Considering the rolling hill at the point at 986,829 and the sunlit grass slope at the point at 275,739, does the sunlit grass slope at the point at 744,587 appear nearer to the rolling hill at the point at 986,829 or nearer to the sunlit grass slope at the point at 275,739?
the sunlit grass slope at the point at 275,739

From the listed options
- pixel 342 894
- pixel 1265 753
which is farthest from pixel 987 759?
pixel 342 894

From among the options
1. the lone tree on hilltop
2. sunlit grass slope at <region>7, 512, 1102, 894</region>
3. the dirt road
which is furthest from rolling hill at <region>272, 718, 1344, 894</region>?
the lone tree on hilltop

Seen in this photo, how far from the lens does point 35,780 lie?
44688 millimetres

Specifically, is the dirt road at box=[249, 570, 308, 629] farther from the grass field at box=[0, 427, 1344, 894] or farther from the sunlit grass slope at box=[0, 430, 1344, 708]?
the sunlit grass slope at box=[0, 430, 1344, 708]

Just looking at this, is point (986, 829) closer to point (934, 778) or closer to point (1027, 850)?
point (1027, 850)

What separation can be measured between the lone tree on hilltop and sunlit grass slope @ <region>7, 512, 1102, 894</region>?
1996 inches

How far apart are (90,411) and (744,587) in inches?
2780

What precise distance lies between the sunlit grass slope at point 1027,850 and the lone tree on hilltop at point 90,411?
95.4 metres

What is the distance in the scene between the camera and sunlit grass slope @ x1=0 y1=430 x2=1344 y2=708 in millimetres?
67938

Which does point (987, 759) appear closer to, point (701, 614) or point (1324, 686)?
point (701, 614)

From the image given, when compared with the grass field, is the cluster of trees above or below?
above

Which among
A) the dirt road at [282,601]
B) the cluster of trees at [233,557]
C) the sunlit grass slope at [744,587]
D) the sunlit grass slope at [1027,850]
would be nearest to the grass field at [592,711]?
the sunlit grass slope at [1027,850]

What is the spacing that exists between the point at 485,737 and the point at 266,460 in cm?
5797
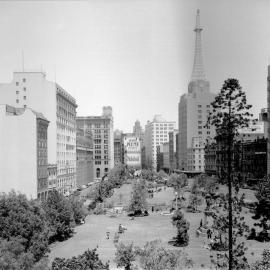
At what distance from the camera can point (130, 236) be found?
56938mm

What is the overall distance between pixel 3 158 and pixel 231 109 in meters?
58.7

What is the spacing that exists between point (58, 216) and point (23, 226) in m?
13.1

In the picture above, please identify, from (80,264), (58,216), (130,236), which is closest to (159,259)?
(80,264)

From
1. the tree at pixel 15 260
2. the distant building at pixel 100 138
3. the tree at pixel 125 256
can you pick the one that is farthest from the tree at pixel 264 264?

=====

■ **The request**: Pick out every line in the items above that contains the word "sunlit" and copy each of those lines in full.

■ **Solution to the problem**:
Considering the rolling hill at the point at 986,829 and the sunlit grass slope at the point at 275,739, does the sunlit grass slope at the point at 744,587 appear nearer to the rolling hill at the point at 986,829 or nearer to the sunlit grass slope at the point at 275,739?
the sunlit grass slope at the point at 275,739
2. sunlit grass slope at <region>7, 512, 1102, 894</region>
Specifically, is the dirt road at box=[249, 570, 308, 629] farther from the grass field at box=[0, 427, 1344, 894] or farther from the sunlit grass slope at box=[0, 430, 1344, 708]?
the sunlit grass slope at box=[0, 430, 1344, 708]
What separation can be measured between the lone tree on hilltop and sunlit grass slope @ <region>7, 512, 1102, 894</region>?
What precise distance lies between the sunlit grass slope at point 1027,850 and the lone tree on hilltop at point 90,411?
What is the distance in the scene between the camera and sunlit grass slope @ x1=0 y1=430 x2=1344 y2=708 in millimetres?
C) the sunlit grass slope at [744,587]
D) the sunlit grass slope at [1027,850]
the sunlit grass slope at [1027,850]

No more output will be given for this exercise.